- Médico Lucas Cardim, da zona rural de Petrolina (PE), criou a plataforma Cuidado Para Todos para gerar receituários ilustrados em minutos, usando símbolos para horários de medicação.
- O sistema já contempla mais de duzentos medicamentos, começando com três ícones e ganhando adesão principalmente para pacientes com doenças crônicas e diabetes.
- A ferramenta está presente na saúde pública de dez municípios e três distritos indígenas, em Pernambuco, Alagoas, Bahia, Santa Catarina, Sergipe e São Paulo.
- Em uso prático, o receituário traz indicações como armazenamento de insulina, aplicação de medicamentos e orientações simples, incluindo sinais visuais para evitar erros.
- A meta é levar a tecnologia ao SUS nacionalmente, com possibilidade de integração ao Prontuário Eletrônico do Cidadão (PEC) para facilitar adaptações locais.
O médico da família e comunidade Lucas Cardim, 39 anos, atende na zona rural de Petrolina, em Pernambuco, próximo do sertão. Ele utiliza desenhos em receituários para pacientes que têm dificuldade de leitura, buscando facilitar o entendimento sobre tratamento e horários de medicação.
A iniciativa ganhou vida após Cardim perceber a dificuldade de comunicação com pacientes que, muitas vezes, chegam sem leitura suficiente para compreender as prescrições. Em parceria com Davi Rios, engenheiro de software do Google, ele criou a plataforma Cuidado Para Todos. O objetivo é gerar receituários ilustrados em minutos.

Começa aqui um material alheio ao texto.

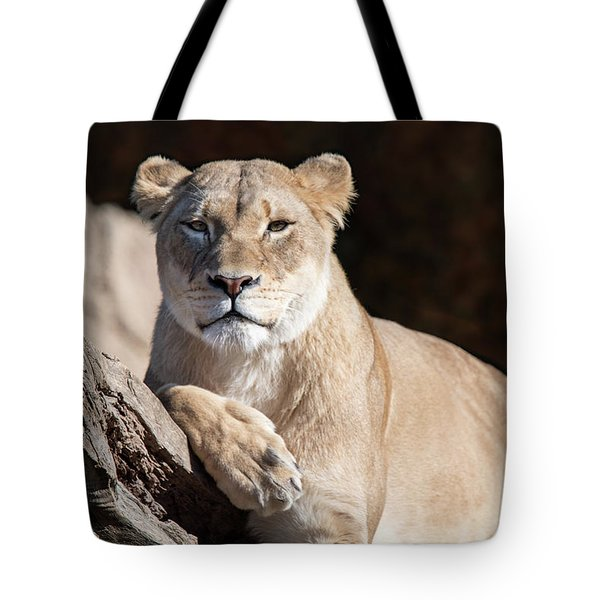 Fall Lioness Tote Bag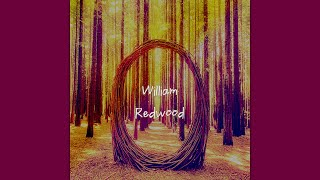 William Redwood - Long Long Time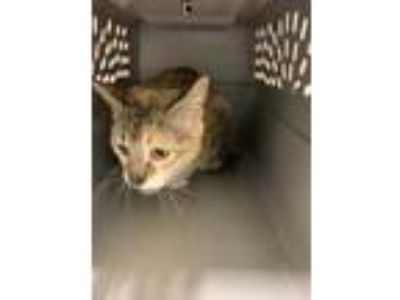 Adopt Barbie a Tan or Fawn Domestic Shorthair / Domestic Shorthair / Mixed cat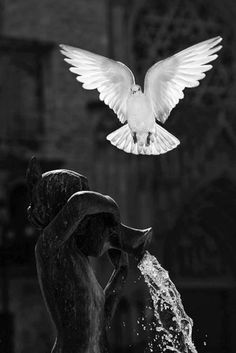 Black and White Dove (symbol of peace and Holy Spirit )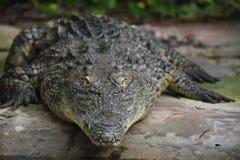 Aligator. Animal creature fauna reptile head neck eye nose zoo zoo skin teeth water Royalty Free Stock Photo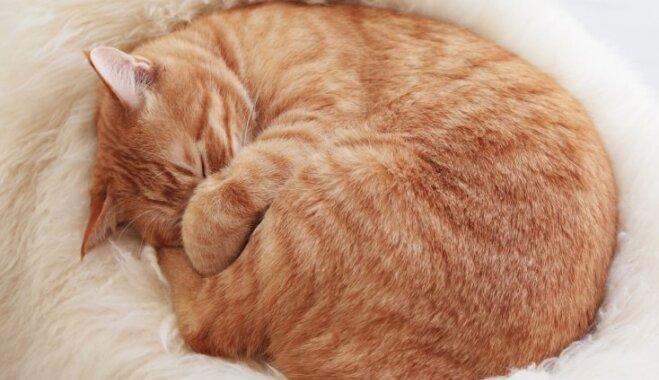 Atpazīs katrs saimnieks: kaķu gulēšanas pozas un to jautrie skaidrojumi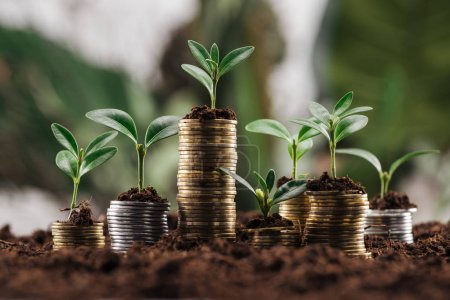 Photo for Silver and golden coins with green leaves and soil, financial growth concept - Royalty Free Image
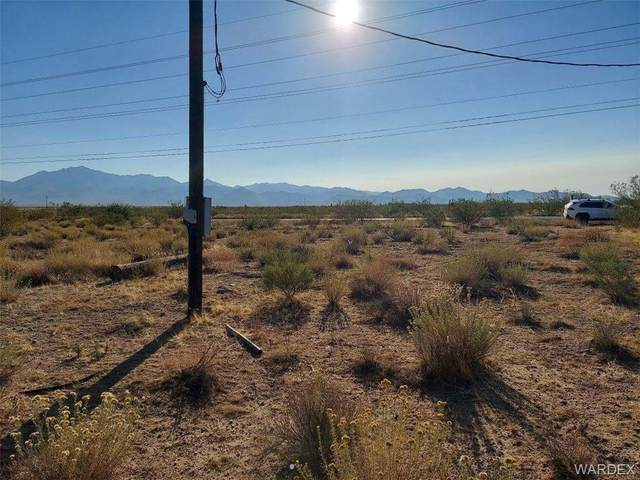 14451 N Pierce Ferry Road, Dolan Springs, AZ 86441 (MLS #974718) :: The Lander Team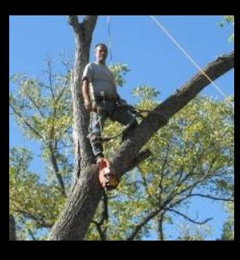 Norris Tree Service - West Plains, MO. Norris Tree Service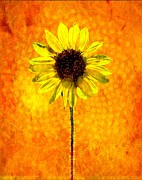 Stamen Mixed Media Framed Prints - Sunflower Energy Framed Print by Barbara Chichester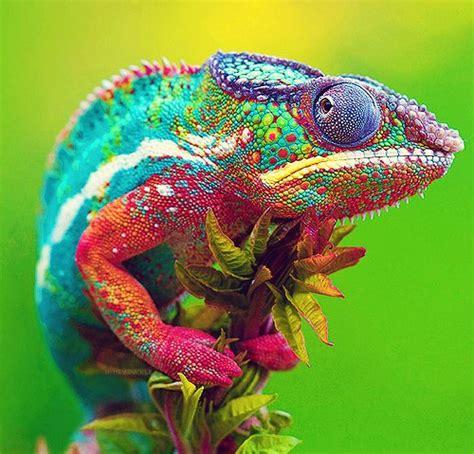 adorable amazing animal image 530598 on favim com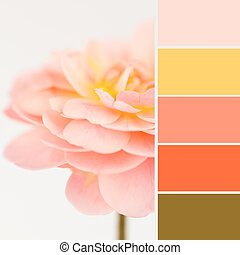 Soft peach rose with color swatches - Soft dreamy peach rose...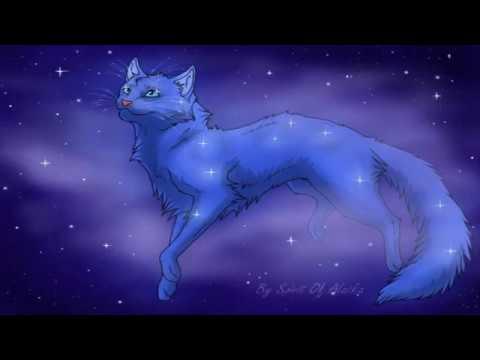 Колыбельная для кошки (коты-воители)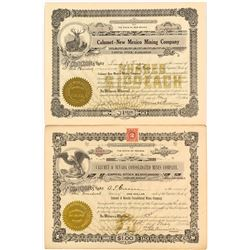 Two Calumet Mining Stock Certificates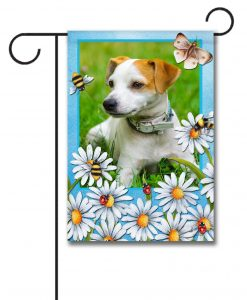 Summer Daisies - Photo Garden Flag - 12.5'' x 18''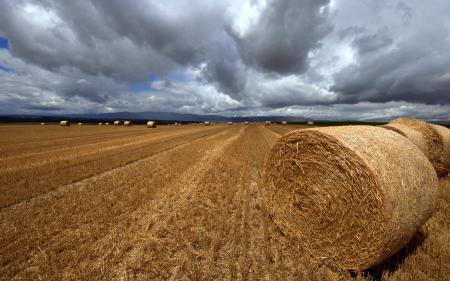 Фото поле, убранное, конец лета, жатва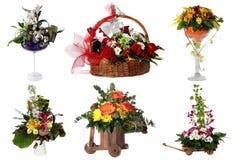 Collage av olika färgrika blommaordningar Fotografering för Bildbyråer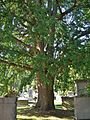 Ginkgo Tree, Green-Wood Cemetery, Brooklyn, NY - September 19, 2015.jpg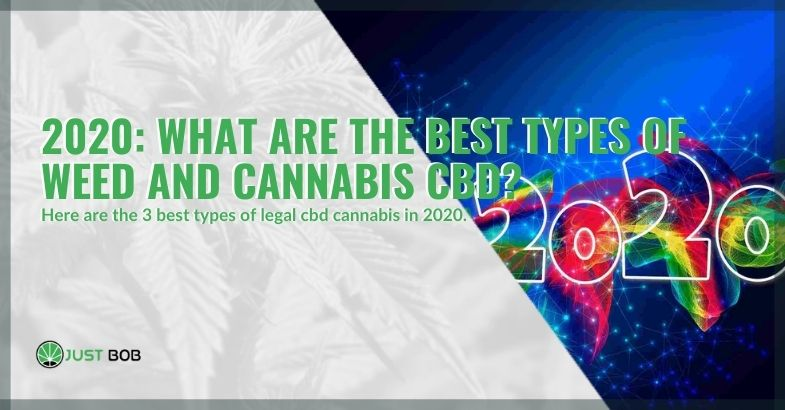 In 2020 here is the best CBD weed and cannabis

A plataforma, desenvolvida no município, permite a criação de receituários com ícones simples, como xícaras para horários da manhã e símbolos de noite. O sistema já contempla mais de 200 medicamentos, incluindo orientações sobre uso de insulina, armazenamento e aplicação.
No atendimento, o médico adapta cada receituário às necessidades do paciente. Um idoso que buscou ajuda para parar de fumar recebeu instruções sobre o uso de adesivos, com analogias à roça para explicar o rodízio de aplicação. O foco é facilitar a compreensão prática.
Pacientes com diabete, asma e outras doenças crônicas têm se beneficiado. Um morador de Salgueiro, 64 anos, relatou que a abordagem ajudou na compreensão de como tomar o medicamento. A partir do receituário, ele consegue seguir instruções simples e visuais.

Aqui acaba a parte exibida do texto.